Sept ex-salariés de l'usine Goodyear d'Amiens-nord (dont Mickaël Wamen en blanc) avaient été condamnés en janvier 2018 à des peines de prison avec sursis pour avoir séquestré les anciens dirigeants de l'usine.
Sept ex-salariés de l'usine Goodyear d'Amiens-nord (dont Mickaël Wamen en blanc) avaient été condamnés en janvier 2018 à des peines de prison avec sursis pour avoir séquestré les anciens dirigeants de l'usine.

Prévu le 4 octobre 2018, le procès aux prud'hommes des salariés de l'usine Goodyear sera délocalisé au parc des expositions de la ville. Le parquet a indiqué, mercredi 12 septembre, que le très grand nombre de plaignants - plus de 800 - ne permettait pas la tenue du procès au tribunal d'Amiens.

Par V.P. avec AFP

Le procès aux prud'hommes des "Goodyear", qui doit se tenir à Amiens le 4 octobre 2018, se tiendra finalement au parc des expositions de la ville. La cour d'appel d'Amiens déclare, dans un communiqué diffusé le 12 septembre, que la décision a été motivée par le "nombre de demandeurs à l'instance" qui avoisine les 800 personnes.
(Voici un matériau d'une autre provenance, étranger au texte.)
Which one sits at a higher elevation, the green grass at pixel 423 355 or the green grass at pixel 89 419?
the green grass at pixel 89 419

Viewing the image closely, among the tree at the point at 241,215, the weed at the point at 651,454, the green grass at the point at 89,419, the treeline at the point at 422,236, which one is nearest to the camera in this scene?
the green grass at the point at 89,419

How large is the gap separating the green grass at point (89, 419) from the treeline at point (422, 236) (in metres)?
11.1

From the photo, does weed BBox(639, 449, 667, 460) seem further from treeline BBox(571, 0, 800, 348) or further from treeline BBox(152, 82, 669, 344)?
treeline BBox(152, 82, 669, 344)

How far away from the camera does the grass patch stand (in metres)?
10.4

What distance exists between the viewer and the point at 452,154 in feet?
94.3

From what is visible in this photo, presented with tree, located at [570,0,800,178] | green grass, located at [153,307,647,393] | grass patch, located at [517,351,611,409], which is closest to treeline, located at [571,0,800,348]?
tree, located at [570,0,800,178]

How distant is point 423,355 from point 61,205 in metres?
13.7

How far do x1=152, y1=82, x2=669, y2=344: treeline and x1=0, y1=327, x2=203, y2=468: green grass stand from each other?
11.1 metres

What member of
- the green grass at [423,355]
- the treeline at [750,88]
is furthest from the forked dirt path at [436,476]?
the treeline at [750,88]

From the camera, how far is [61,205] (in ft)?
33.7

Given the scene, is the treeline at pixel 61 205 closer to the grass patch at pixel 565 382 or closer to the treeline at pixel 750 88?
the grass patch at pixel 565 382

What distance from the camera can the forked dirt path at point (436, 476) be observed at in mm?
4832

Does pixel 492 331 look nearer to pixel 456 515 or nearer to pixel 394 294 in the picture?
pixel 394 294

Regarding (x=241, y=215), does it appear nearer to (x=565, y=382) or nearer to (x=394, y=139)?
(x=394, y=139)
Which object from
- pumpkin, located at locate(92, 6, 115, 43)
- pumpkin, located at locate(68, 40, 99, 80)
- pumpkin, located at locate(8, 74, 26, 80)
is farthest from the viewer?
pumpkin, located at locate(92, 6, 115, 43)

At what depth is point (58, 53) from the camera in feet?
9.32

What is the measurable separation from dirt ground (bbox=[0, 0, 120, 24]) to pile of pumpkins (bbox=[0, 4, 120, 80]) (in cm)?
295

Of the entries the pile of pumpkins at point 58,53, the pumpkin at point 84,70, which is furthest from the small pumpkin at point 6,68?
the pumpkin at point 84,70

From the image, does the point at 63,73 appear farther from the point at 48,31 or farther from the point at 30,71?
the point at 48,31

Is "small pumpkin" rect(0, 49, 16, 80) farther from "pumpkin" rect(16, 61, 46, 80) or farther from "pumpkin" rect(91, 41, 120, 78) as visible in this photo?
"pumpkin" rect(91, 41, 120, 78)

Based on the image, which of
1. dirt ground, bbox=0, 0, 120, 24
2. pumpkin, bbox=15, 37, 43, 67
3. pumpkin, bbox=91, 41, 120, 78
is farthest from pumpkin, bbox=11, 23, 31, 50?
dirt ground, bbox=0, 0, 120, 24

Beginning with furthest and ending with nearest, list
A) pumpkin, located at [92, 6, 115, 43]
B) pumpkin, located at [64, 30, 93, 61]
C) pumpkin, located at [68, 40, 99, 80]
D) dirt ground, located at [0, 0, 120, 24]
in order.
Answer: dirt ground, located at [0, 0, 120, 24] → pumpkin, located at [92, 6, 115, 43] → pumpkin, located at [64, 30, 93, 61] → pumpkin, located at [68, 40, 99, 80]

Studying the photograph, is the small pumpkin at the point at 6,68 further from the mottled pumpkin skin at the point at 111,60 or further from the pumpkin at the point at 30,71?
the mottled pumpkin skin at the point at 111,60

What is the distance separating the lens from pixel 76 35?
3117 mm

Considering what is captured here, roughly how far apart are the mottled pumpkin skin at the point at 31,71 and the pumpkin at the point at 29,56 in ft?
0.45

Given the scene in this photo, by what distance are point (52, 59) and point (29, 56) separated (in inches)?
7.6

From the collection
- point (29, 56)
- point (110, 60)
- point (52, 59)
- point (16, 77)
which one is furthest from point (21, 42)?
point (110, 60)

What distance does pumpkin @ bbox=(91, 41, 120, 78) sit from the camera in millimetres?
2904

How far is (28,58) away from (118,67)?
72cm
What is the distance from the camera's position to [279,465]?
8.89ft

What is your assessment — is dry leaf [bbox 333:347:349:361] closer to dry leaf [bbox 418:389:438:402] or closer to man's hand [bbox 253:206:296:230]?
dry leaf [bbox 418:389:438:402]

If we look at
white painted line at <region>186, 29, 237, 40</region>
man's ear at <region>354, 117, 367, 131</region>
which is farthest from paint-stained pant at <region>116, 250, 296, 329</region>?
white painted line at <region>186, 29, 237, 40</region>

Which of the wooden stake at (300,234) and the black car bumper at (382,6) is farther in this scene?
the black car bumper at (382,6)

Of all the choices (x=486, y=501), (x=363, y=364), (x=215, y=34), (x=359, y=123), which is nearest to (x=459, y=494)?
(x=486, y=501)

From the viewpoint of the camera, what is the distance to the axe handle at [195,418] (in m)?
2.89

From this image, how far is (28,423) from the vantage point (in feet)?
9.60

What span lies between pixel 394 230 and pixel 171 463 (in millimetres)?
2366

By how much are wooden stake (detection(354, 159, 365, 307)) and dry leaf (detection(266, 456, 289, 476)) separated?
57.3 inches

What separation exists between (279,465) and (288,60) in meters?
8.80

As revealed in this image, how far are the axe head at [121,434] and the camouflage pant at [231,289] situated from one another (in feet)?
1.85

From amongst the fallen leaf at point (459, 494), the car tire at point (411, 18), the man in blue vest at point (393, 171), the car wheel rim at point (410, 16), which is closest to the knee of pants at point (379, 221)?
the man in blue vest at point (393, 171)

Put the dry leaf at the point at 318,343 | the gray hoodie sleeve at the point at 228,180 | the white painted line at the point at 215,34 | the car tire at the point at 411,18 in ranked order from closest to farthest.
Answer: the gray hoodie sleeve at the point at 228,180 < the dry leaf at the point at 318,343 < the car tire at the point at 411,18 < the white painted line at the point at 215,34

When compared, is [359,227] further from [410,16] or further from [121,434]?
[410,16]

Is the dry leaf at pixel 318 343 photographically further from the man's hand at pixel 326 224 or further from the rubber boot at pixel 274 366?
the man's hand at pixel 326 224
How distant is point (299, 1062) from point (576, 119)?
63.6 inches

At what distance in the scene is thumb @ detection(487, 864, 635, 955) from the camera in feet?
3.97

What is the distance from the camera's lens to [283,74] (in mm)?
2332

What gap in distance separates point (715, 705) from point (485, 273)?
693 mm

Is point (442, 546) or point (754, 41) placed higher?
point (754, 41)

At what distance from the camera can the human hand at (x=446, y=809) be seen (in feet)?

En effet, "près de 800 salariés ont formé une action devant le conseil des prud'hommes d'Amiens pour demander une indemnisation au motif que leur licenciement est dépourvu de cause économique réelle et sérieuse", toujours selon la cour d'appel.
 

1 143 supprimés lors de la fermeture du site en 2014

Goodyear Amiens-Nord avait fermé son usine de Saint-Ladre en janvier 2014, entraînant la disparition de 1 143 emplois. Sept de ces anciens salariés ont été définitivement condamnés en janvier par la cour de cassation à des peines de prison avec sursis pour avoir séquestré en janvier 2014 deux ex-dirigeants de l'usine, après l'annonce de la fermeture.

"On est prêt pour aller au dernier combat contre Goodyear", a déclaré le 12 septembre à l'AFP Mickaël Wamen, ex-leader de la CGT de l'usine et figure de la contestation, qui fait partie des sept salariés condamnés.

Concernant l'audience du 4 octobre, M. Wamen "attend que la justice dise clairement que notre site industriel a été fermé pour accroître la rentabilité des actionnaires et qu'il n'y avait aucune justification économique". Selon lui, l'audience du 4 octobre devrait durer au moins dix heures avec un rendu du jugement au premier trimestre 2019.